Tiba-tiba harap itu datang. Asa ingin hidup bersamanya menyusun gejolak yang pernah terpecah karena perpisahan kami. Mengkhayal bisa merangkai masa indah ala kami yang pernah terlewati. Membayangkan hidup bersamanya yang akan penuh romansa.
Dua bulan kami saling berbalas pesan. Dia selalu mengabariku di tengah perjalanan dinasnya. Memberikan aku gambar-gambar indah berupa pemandangan gunung api dan hamparan padang rumput yang tak pernah kudatangi. Kabut yang menyelimuti puncak gunung dan gambar dirinya yang tengah bertugas. Sesekali di malam hari ia mengirimkan sebuah foto lahar yang menyala terang tersembur dari puncak gunung api.
Tak jarang dia bercerita tentang suasana alam di sekitarnya. Tentang tubuhnya yang ketika bertugas sering diserang pacet---serangga pengisap darah yang banyak ditemukan di daerah gunung. Lain hari ia bercerita tentang panasnya suhu di sekitar tanah bencana. Sesekali ia berkisah tentang suasana seram ketika berjaga malam hari.

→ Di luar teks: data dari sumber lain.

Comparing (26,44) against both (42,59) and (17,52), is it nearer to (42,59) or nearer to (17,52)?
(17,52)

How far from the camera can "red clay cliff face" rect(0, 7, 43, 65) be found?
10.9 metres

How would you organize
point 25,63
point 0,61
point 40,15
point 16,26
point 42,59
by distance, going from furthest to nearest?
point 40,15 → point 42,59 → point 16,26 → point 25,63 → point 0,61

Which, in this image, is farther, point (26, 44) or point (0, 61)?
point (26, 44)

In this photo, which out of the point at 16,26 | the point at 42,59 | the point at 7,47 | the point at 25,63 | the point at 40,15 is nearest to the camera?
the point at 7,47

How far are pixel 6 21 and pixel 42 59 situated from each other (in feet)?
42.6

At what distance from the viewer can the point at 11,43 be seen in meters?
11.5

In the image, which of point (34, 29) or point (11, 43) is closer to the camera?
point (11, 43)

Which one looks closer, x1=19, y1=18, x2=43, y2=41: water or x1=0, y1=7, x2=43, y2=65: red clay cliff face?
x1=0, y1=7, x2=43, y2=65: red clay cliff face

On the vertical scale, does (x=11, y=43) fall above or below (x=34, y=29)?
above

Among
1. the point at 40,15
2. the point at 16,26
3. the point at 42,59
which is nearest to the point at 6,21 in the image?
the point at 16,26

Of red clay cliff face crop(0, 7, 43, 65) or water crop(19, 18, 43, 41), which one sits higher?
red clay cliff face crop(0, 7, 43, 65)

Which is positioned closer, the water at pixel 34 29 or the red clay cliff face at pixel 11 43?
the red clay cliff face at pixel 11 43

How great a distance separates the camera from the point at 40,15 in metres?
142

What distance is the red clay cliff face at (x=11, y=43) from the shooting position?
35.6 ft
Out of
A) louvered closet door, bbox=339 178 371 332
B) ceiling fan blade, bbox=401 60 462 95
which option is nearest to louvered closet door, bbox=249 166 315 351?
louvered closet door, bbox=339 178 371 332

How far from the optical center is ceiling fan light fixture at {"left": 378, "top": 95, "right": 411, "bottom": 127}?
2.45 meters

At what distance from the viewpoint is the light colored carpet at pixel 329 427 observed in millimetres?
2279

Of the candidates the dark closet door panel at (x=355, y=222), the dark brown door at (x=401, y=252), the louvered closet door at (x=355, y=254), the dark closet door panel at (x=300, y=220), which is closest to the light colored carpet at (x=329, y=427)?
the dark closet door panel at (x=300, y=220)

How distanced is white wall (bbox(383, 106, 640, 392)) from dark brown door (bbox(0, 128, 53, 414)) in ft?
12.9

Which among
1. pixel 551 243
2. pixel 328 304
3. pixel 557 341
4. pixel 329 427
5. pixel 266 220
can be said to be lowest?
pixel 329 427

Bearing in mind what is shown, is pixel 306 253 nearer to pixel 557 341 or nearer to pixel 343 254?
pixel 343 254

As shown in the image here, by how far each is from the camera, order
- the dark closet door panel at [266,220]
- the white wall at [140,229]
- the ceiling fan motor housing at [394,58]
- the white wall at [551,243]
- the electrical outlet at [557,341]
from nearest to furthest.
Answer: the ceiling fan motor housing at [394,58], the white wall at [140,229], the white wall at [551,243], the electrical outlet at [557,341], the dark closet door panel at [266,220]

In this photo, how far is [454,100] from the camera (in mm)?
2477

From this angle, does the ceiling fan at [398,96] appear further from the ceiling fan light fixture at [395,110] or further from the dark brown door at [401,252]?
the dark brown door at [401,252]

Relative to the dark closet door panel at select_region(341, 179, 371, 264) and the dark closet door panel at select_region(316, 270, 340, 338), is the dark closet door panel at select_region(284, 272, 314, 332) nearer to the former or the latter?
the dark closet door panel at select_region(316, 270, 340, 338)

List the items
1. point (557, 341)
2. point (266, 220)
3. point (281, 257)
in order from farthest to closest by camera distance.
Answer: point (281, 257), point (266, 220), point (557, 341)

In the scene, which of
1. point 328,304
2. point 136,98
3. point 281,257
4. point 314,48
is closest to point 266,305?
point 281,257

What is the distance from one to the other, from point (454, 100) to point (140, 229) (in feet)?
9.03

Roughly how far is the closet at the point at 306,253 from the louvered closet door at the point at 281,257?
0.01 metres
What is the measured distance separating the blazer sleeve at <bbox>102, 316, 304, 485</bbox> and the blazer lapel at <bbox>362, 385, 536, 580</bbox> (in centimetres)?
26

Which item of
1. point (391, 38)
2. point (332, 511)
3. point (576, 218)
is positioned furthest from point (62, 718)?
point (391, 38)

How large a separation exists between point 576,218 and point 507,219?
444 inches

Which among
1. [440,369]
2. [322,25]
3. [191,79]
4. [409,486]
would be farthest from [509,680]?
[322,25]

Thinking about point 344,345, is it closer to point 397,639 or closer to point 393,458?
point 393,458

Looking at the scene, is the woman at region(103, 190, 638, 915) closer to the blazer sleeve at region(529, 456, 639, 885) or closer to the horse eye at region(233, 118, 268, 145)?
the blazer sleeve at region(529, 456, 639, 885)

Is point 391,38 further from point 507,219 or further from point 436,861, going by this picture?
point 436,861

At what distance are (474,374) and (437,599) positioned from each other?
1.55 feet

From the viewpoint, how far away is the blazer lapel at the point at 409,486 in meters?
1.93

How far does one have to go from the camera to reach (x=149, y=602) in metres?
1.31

Aku bahagia bisa melihat dan menyimak ceritanya. Gaya bahasanya masih sama. Hal itu yang membuatku terpesona. Seolah aku tengah diajaknya berjalan-jalan mengikuti aktivitasnya. Apalagi aku jarang sekali melihat dunia luar.Â
Aktivitasku hanya seputar antar-jemput anak, dapur, dan kantor, tempatku mencari nafkah sendirian. Sesekali berjalan-jalan ke dalam tembok kedap suara bernama 'mall' bersama sang putra semata wayang. Aku bahagia sekali mendapat cerita tentang alam meskipun hanya lewat sebuah cerita dan gambar. Tak jarang dia juga mengirimkan aku sebuah video yang berisi perjalanannya menapaki batu-batu besar di sekitar kawah dengan lincah dan gagah. Sungguh, buatku itu mengagumkan.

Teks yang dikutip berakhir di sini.